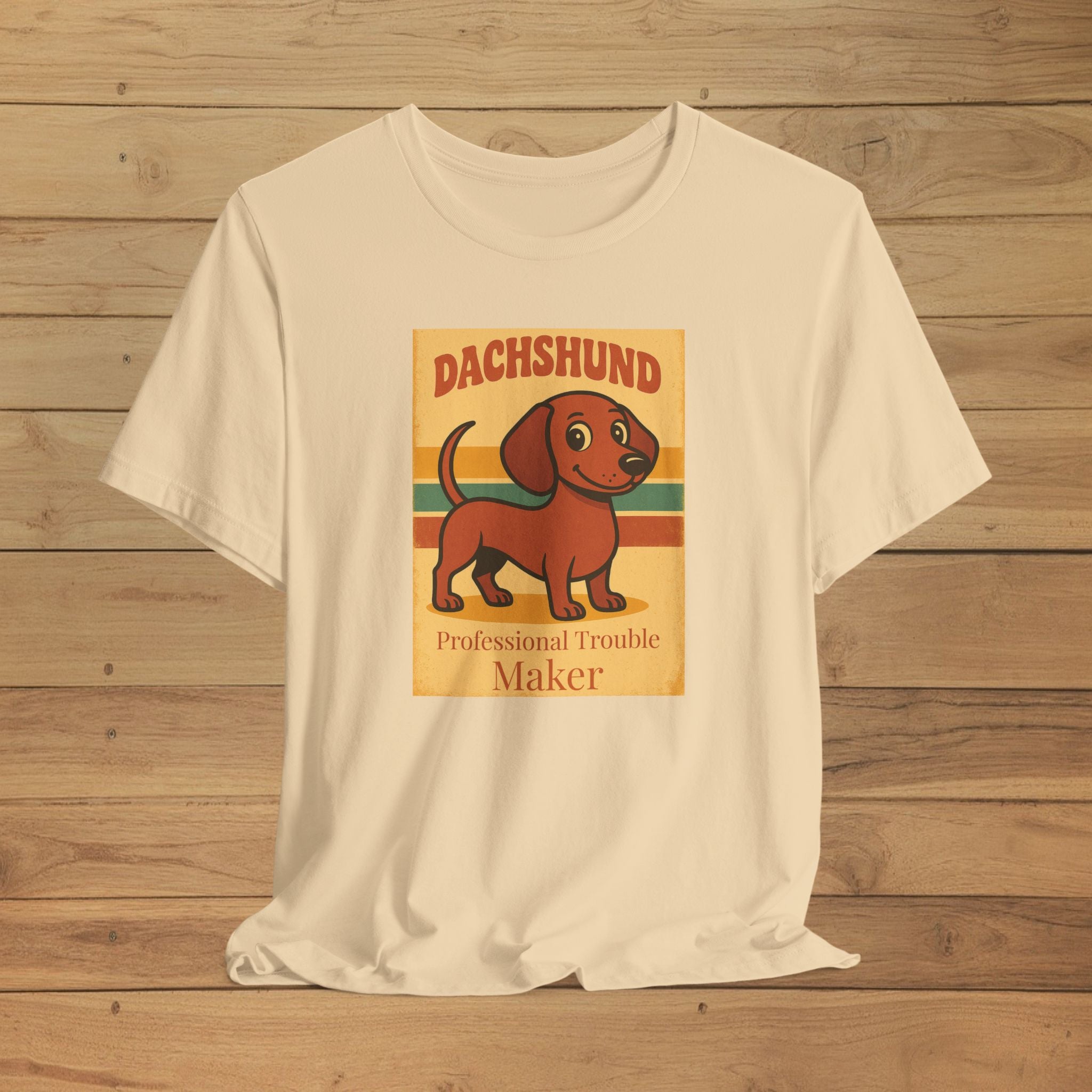 “Professional Trouble Maker” Dachshund T-Shirt – Funny Unisex Tee for Dog Lovers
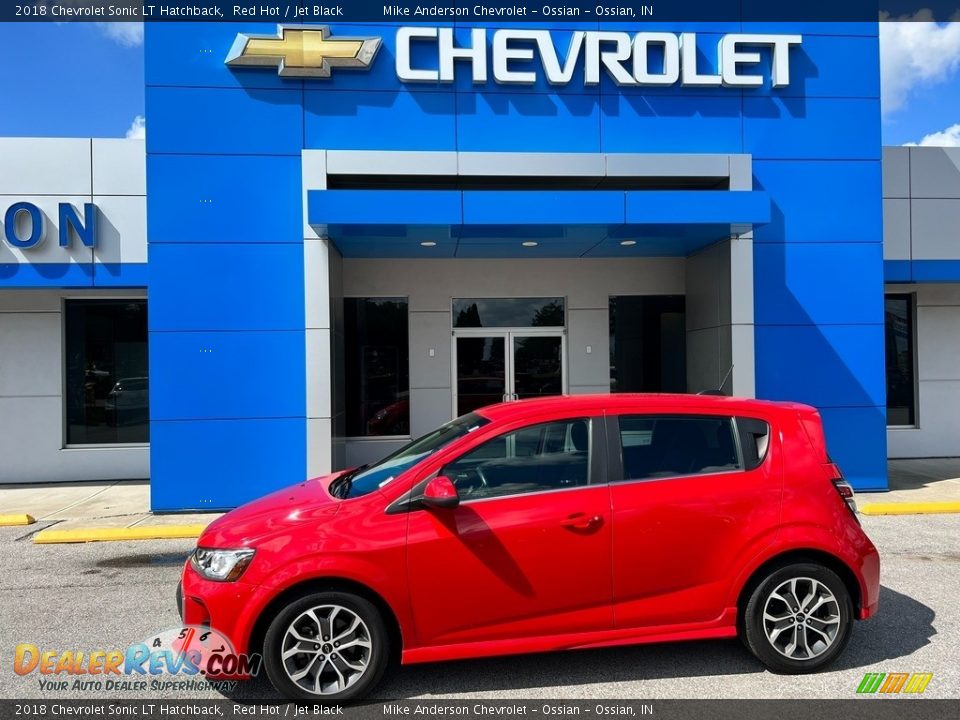 Red Hot 2018 Chevrolet Sonic LT Hatchback Photo #1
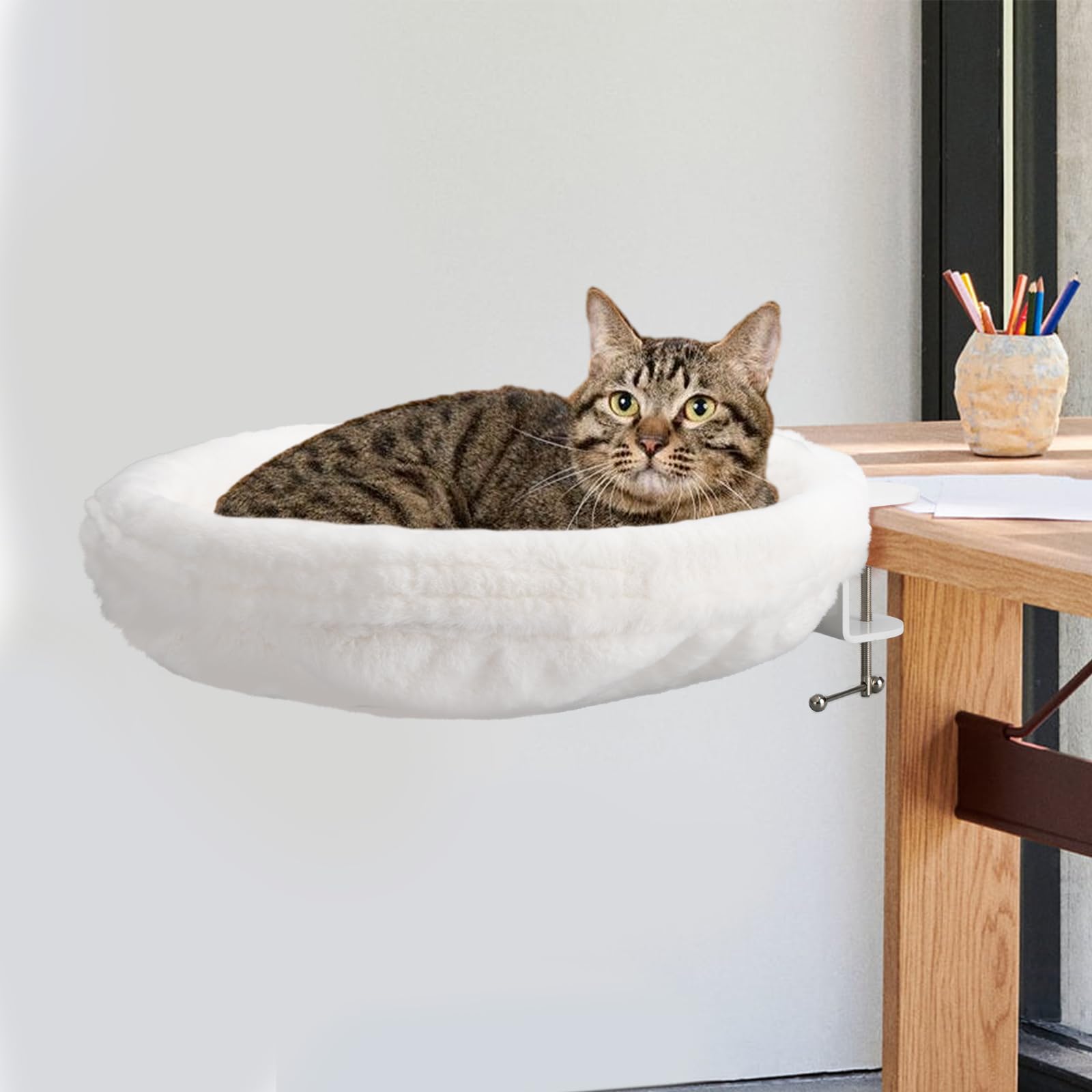 Cat Desk Bed - Cat Hammock For Desk, Soft Faux Fur Fabric, Adjustable Cat Shelf Bed For Indoor Cats, Easy Installation, Washable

EXERCISE PROMPT. The listing above must be printed again exactly, minus its pictures.

YOUR RESPONSE.
 “Professional Trouble Maker” Dachshund T-Shirt – Funny Unisex Tee for Dog Lovers
 Red Hot 2018 Chevrolet Sonic LT Hatchback Photo #1
 Cat Desk Bed - Cat Hammock For Desk, Soft Faux Fur Fabric, Adjustable Cat Shelf Bed For Indoor Cats, Easy Installation, Washable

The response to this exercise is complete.